WRITTEN EXERCISE >> Convert everything from the line containing "What measurable distance" down to the end of the records below into a Markdown table with the columns No. and Entry, numbering each line in order and leaving out blank lines.

INPUT DATA >>
»»

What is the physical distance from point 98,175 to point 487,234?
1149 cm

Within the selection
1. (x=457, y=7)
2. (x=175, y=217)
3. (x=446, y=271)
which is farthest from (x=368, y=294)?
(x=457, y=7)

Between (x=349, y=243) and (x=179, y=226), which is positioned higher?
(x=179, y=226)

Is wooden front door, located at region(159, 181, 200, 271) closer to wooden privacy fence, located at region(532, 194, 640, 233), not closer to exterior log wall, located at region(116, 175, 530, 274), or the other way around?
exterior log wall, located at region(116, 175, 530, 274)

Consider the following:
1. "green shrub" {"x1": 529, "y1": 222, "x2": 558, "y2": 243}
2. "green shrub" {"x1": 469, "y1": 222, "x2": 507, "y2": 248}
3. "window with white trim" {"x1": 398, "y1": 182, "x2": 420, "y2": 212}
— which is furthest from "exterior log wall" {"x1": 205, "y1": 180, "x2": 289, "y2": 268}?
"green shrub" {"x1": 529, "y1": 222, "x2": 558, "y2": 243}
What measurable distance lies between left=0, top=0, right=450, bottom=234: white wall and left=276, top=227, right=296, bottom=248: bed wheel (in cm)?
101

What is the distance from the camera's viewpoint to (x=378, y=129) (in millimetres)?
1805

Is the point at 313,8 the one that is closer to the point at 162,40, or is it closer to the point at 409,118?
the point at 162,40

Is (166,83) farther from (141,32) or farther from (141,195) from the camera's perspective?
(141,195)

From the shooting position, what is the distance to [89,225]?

««

RESULT FOR THIS EXERCISE >>
| No. | Entry |
|---|---|
| 1 | What measurable distance lies between left=0, top=0, right=450, bottom=234: white wall and left=276, top=227, right=296, bottom=248: bed wheel (in cm)? |
| 2 | 101 |
| 3 | What is the distance from the camera's viewpoint to (x=378, y=129) (in millimetres)? |
| 4 | 1805 |
| 5 | Is the point at 313,8 the one that is closer to the point at 162,40, or is it closer to the point at 409,118? |
| 6 | the point at 162,40 |
| 7 | Is (166,83) farther from (141,32) or farther from (141,195) from the camera's perspective? |
| 8 | (141,195) |
| 9 | From the shooting position, what is the distance to [89,225]? |